Bad mother? How do you know if you’re a bed mother or not? Well that’s a good question, see, cause there’s two kinds of bad mothers. There’s the mother who just doesn’t give a damn about her kids, the kind that neglect their offspring.
And then, there’s me – the second kind of bad mother. The kind who, be it by genetic predisposition or by some seriously warped need – finds herself using her child as a sexual toy. Or is it Jimmy who’s using me? I think back to my own adolescence, my own twisted affair with my own brother. I guess it was me who was using him back then, so maybe – maybe it is Jimmy who’s manipulating me now.
“Well, I think I got everything. Time to get started I guess.”
But somehow, at some point during the night while I masturbated to the video of jimmy ass-fucking me.
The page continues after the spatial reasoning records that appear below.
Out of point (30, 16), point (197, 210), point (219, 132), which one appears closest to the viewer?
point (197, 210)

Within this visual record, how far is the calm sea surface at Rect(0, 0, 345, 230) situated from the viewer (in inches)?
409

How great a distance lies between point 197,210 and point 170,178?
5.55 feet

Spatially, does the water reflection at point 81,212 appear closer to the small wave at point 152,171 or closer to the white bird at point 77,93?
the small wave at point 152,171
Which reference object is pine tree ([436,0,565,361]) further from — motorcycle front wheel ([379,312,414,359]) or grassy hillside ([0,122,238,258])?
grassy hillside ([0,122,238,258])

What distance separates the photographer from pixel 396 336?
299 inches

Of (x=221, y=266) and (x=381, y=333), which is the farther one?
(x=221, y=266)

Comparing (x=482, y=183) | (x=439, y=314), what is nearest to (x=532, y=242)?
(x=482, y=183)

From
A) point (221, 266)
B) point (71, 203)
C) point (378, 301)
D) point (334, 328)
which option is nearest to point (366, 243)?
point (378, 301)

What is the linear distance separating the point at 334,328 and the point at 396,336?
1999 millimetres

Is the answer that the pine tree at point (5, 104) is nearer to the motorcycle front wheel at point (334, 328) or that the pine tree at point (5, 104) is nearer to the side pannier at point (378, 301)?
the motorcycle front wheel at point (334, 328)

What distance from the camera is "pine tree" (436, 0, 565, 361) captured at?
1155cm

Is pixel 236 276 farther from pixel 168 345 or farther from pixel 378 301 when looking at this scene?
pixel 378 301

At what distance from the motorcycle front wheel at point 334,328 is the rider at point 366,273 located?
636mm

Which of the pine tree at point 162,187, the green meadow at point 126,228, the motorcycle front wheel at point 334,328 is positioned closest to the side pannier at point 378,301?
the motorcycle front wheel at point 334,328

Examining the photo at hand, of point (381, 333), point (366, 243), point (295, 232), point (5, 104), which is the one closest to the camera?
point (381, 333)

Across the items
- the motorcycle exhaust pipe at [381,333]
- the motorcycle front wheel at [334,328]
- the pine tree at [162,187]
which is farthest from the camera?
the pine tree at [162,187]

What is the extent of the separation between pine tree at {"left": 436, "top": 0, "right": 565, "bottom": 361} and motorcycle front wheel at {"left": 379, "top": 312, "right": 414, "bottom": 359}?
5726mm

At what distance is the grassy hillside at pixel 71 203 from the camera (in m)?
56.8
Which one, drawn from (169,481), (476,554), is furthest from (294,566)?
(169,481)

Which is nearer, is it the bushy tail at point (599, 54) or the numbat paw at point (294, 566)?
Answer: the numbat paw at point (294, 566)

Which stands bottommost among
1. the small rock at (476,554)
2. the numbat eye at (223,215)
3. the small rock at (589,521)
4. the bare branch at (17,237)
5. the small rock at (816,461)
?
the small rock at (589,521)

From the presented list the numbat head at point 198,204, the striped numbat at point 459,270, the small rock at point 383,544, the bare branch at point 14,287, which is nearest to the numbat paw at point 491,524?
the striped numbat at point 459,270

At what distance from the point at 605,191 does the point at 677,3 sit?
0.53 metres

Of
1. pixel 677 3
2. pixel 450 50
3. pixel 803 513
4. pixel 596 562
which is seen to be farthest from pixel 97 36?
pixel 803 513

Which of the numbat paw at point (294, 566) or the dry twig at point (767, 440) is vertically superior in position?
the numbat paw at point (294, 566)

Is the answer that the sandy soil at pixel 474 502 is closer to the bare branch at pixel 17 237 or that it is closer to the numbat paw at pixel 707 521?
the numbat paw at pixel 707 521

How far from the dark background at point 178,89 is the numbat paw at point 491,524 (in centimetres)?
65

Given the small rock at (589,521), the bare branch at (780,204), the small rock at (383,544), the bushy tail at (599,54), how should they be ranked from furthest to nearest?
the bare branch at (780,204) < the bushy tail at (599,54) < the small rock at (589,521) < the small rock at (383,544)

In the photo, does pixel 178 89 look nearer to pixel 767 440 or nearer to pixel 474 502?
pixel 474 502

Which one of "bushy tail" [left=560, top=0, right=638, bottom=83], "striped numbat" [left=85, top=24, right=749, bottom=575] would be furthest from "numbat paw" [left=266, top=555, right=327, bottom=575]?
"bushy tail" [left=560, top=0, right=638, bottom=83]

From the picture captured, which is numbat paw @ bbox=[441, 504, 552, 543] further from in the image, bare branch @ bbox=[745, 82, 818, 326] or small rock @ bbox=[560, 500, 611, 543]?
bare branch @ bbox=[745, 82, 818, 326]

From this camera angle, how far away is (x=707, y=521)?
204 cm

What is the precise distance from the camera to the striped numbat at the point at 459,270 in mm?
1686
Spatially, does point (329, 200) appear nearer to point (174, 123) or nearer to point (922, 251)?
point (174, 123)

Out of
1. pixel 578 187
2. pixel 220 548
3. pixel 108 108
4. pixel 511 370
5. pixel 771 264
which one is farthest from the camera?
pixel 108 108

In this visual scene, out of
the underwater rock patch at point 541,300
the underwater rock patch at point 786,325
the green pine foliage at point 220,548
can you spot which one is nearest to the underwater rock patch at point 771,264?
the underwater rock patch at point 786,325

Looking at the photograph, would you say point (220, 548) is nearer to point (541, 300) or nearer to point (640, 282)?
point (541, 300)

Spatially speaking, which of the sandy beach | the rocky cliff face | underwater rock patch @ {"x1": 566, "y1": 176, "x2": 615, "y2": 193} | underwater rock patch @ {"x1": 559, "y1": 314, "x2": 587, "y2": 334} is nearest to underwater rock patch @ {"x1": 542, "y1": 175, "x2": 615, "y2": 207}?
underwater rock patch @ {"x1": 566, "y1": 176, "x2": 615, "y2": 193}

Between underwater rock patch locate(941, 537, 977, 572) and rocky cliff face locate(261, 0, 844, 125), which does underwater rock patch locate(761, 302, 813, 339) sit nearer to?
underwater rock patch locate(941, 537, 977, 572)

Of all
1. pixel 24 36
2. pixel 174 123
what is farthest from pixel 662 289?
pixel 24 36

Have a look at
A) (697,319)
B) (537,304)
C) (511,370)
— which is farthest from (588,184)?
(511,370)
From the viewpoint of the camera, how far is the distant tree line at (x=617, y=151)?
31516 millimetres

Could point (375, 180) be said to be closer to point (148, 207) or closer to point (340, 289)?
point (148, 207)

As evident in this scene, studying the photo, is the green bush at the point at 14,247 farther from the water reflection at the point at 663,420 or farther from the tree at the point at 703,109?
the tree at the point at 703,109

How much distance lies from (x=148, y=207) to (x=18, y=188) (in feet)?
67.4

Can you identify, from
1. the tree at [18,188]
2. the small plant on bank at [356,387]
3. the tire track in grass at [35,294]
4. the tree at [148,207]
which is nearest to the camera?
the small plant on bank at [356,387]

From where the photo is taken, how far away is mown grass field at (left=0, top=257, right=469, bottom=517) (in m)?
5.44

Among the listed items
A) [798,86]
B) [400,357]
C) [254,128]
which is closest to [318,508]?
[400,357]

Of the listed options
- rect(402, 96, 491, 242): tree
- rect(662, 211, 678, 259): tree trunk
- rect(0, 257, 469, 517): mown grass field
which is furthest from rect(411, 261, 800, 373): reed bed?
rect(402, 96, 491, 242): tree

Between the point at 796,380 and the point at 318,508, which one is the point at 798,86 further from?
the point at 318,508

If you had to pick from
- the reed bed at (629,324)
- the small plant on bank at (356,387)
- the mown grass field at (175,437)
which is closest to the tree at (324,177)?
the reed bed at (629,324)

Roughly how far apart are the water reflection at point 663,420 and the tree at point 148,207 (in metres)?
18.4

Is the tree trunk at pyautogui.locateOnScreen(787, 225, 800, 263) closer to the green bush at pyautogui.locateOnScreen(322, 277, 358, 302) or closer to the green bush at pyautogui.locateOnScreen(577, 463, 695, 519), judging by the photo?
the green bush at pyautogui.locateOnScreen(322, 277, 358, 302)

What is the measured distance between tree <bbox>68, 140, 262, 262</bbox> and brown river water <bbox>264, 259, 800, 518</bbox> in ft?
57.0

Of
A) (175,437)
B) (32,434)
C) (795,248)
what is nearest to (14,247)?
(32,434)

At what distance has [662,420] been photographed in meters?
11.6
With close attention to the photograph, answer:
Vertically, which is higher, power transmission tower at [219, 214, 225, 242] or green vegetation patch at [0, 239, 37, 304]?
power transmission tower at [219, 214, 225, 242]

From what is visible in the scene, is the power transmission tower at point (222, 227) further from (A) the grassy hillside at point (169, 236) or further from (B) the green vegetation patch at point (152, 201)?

I decided that it was going to be me in charge of any sexual affair we might have, and to that end – I find myself once again, plotting a fake situation in order to seduce him.
I can’t believe he actually took advantage of me like he did last night – I mean – I never dreamed he’d do something like, fucking me in the damn asshole – it was just unbelievable, slapping my fat ass the whole time – like he was some kind of porn star stud, crazy!
And yet, I know it really happened – shit, I’ve got it all on video for crying out loud, hell! I mean the little shit ass-raped me thinking I was asleep! How deviant is that?
But it’s all good, cause tonight the little bastard is gonna give me what I really want, one way or the other – even if I have to rape him this time around.
No, no – I’m playing it cool, same way I did last night – see – when he comes home in from school, I’m gonna pretend to be passed out again from my sleeping pills – to which end – I’ve placed them on the table here by the couch so he’ll be sure to see!
And to finish up m little crime scene, I’ve picked up a few extra props for tonight’s performance – to guide him in the right direction!
An empty beer bottle to make him think I’m even more out cold than I was last night, and a big rubber dildo I bought at the porno store today.
The idea is to let him think I’m sexually frustrated , to the point where I’ve gotten drunk and stoned – while diddling myself to a porn video. Which, incidentally, brings me to my next little prop which I also picked up at the porno store two streets down.
“Big Momma Needs Love Too!” Yes, she certainly fucking does. Now this isn’t a kid-flick, hell the “boys” in it look older than me – but the idea is to let him think that I’m interested in doing younger men, make him think even more about my sexuality – and a role he might play in it.
Oh , hell, I’m probably being too damned over-analytical with him – he’s just eighteen – but when he walks in that door tonight, I don’t want him to have a single misconception about what I need and what I want.